MASSPIRG Education Fund and Demos


BostonIt took just 32 billionaires and corporations, giving an average of $9.9 million apiece to Super PACs, to match every single dollar that small donors gave to the Romney and Obama campaigns, according to Billion Dollar Democracy, a new report by MASSPIRG and Demos, nonpartisan organizations which tracked campaign spending. Those small donations, which amounted to more than $313 million, came from over 3.7 million individuals.

“Americans who are wondering why it seems tougher to get ahead or even get a fair shake in today’s economy should look to big money politics for answers,” said Adam Lioz, report co-author and Counsel for Demos.  “When a tiny group of wealthy donors fuels political campaigns, they get to set the agenda in Washington, and the rest of us are left to argue over that agenda.”
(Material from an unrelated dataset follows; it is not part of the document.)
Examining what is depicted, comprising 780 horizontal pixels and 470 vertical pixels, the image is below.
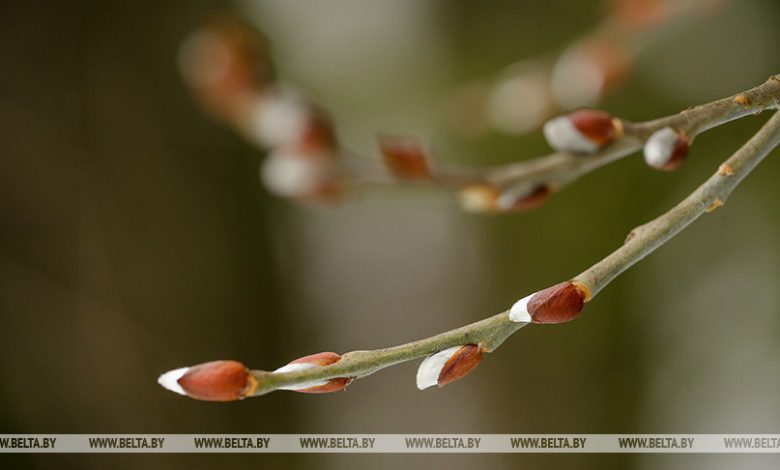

“The first post-Citizens United presidential election confirmed our fears that the new unlimited-money regime allows well-heeled special interests and secret spenders to drown out the voices of ordinary citizens,” commented Janet Domenitz, Executive Director of MASSPIRG. Citizens United v. Federal Election Commission, a Supreme Court case decided in 2010, held that the First Amendment prohibited the government from restricting independent political expenditures by corporations and unions.

The report provides a detailed analysis of all federal election spending and fundraising by campaigns and Super PACs. The data uncovers the undue influence that large donors, business interests and secret spenders had in 2012.

For two of the 10 most active Super PACs, corporate donations accounted for a large portion of the funds, making up 18 percent of Restore Our Future and 52.6 percent of FreedomWorks for America’s total contributions.

“Allowing special-interest money to fund attack ads on candidates distorts our democracy and gives corporations the power to determine winners and losers in our electoral process. The political marketplace must not be dominated by corporate wealth, because the strength of a citizen’s voice should not depend on the size of her wallet,” according to Brenda Wright, Vice President for Legal Strategies with Demos.

Billion-Dollar Democracy also found that groups that do not disclose the source of their funds paid for nearly half of all television advertising in the presidential race.

”These dark-money groups hide key information from voters about where they get their money,” noted Domenitz. “Furthermore, because there’s no one to hold responsible for the content of their advertising, studies show that ads funded by dark money are far more likely to be misleading or just downright incorrect..”

The report concludes with policy recommendations for every level of government to ensure that ordinary Americans can make their voices heard in our political process. Most importantly, the report calls for a constitutional amendment to overturn Citizens United and restore our ability to set reasonable limits on campaign spending. “Citizens in Massachusetts went to the polls in droves in November to call for overturning Citizens United,” commented Pam Wilmot, executive director of Common Cause MA, which spearheaded local ballot questions in 173 municipalities. “This report underscores the need for that action.”